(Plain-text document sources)
+++

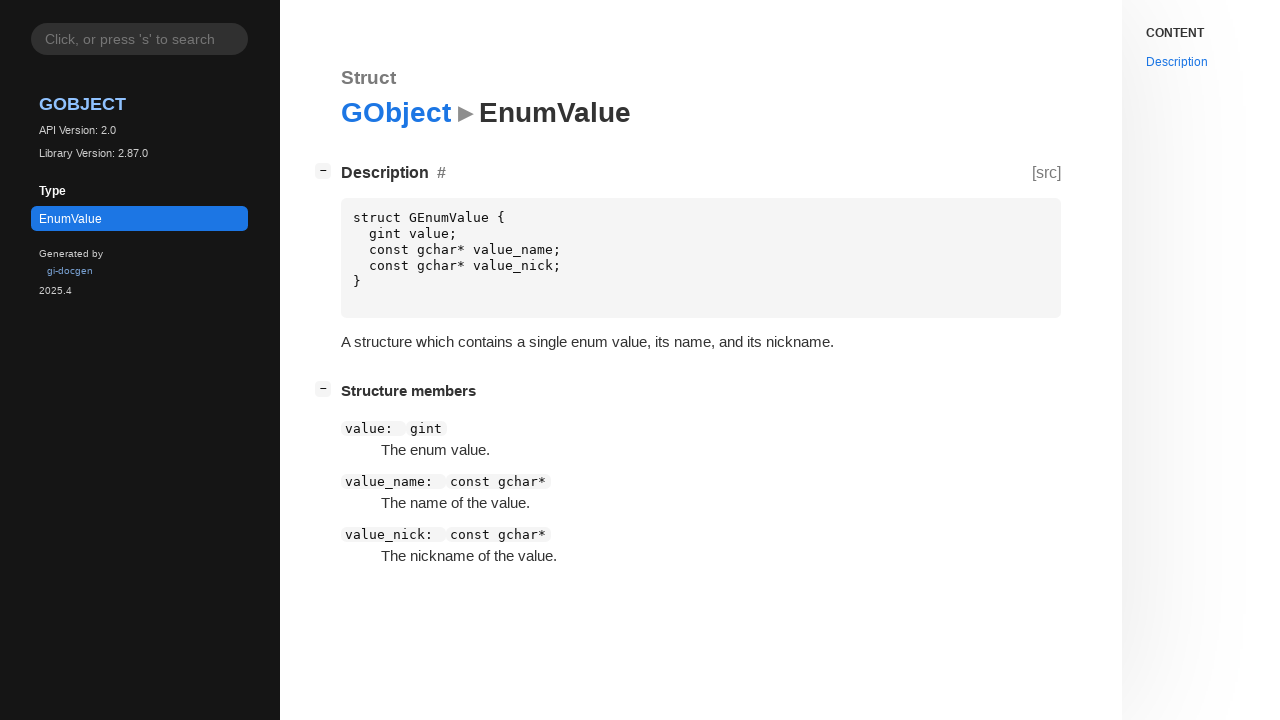

--- FILE ---
content_type: text/html; charset=utf-8
request_url: https://docs.gtk.org/gobject/struct.EnumValue.html
body_size: 4804
content:
<!--
SPDX-FileCopyrightText: GLib Development Team

SPDX-License-Identifier: LGPL-2.1-or-later
-->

+++

### PROBLEM
Filter the lines above so that only those with the string "html" remain, then copy them.

### RESULT OF THIS TASK
content_type: text/html; charset=utf-8
request_url: https://docs.gtk.org/gobject/struct.EnumValue.html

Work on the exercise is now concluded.